OPTIS2 is a facility dedicated for treatment of ocular tumors. It operates clinically since 2010 and has treated already over 1800 patients. OPTIS2 was built based on many years of experience with the ancestor facility, OPTIS (operated 1984 - 2010). Unlike gantries, OPTIS2 has a fixed horizontal beam line. Instead of moving with a beam around patient, the optimal direction for the beam to enter into patient is achieved by moving and rotating with patient in front of the fixed beam.

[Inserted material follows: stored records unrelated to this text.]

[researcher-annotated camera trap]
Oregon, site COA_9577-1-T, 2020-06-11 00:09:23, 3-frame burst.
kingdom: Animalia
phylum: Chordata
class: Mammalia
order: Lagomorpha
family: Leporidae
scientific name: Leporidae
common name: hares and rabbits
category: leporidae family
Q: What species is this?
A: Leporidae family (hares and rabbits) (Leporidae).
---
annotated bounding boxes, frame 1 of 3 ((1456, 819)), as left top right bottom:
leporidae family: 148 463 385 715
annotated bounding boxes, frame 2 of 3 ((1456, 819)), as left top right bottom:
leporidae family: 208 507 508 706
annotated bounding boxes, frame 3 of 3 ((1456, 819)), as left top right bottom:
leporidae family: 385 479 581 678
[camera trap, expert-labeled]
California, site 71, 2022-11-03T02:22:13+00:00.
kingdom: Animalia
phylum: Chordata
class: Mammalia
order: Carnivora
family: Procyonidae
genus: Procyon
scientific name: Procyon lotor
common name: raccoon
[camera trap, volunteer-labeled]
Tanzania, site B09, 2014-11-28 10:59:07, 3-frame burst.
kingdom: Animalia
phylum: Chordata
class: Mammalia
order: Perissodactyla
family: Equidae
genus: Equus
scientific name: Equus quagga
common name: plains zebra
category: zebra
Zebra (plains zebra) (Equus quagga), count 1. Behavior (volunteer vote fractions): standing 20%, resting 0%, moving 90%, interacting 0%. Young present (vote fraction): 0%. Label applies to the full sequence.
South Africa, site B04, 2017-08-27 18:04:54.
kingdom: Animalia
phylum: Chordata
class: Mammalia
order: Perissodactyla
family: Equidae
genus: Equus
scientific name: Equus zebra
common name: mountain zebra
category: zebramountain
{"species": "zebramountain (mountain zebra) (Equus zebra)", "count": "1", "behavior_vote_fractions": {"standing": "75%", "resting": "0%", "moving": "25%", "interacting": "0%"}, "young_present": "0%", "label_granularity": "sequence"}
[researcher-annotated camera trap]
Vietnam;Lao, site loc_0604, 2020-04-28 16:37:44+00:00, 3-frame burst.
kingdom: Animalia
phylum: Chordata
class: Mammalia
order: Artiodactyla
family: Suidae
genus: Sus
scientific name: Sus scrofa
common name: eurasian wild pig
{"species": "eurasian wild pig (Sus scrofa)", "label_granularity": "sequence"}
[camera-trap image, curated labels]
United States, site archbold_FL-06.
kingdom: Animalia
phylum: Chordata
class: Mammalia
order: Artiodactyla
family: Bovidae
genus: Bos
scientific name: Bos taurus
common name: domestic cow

More than 99 % of the original protons extracted from the cyclotron is lost during the process of energy degradation from 230 MeV to 70 MeV (energy providing sufficient range for any human eye). In order to achieve short treatment times (~1 minute), a double-scattering process was applied in OPTIS2 nozzle to ensure high efficiency of transport of 70 MeV proton beam. The range shifter set the range and ensures pre-scattering of proton pencil beam. In the next step, the beam passes through a scatter foil which broadens the beam and ensures homogeneous field at the isocentric plane. OPTIS2 uses in total 9 scatter foils, each dedicated to a specific interval of ranges. Spread-out Bragg peak (SOBP) is realized using dedicated modulator wheels. OPTIS2 can deliver a homogeneous circular field of maximal 35 mm diameter. However, this field is reduced for each patient, using individually milled cupper collimator aperture.

Achieved dose distribution is characterized by a steep distal and lateral fall-off. On average, the lateral and distal penumbras are 1.4 mm and 1.5 mm, respectively. OPTIS2 allows precise delivery of the requested range (2SD = 0.13 mm) and dose in the SOBP (2SD = 1.9%).

For an accurate patient positioning in respect to the treatment beam, OPTIS2 areal is equipped with two x-rays units aligned with the treatment isocenter providing orthogonal imaging of patient’s eye. Patient is seated in a treatment chair facing the nozzle with his head immobilized using individual mask and bite block. The chair is mounted on a hexapod robot allowing a 6-degrees-of-freedom positioning of patient. Position of an eye (gazing angle) is defined through the fixation light – a small LED that can be placed to any point in the proximity of the nozzle and patient has to watch. Intrafractional motion of patient eye is monitored using compact surveillance cameras.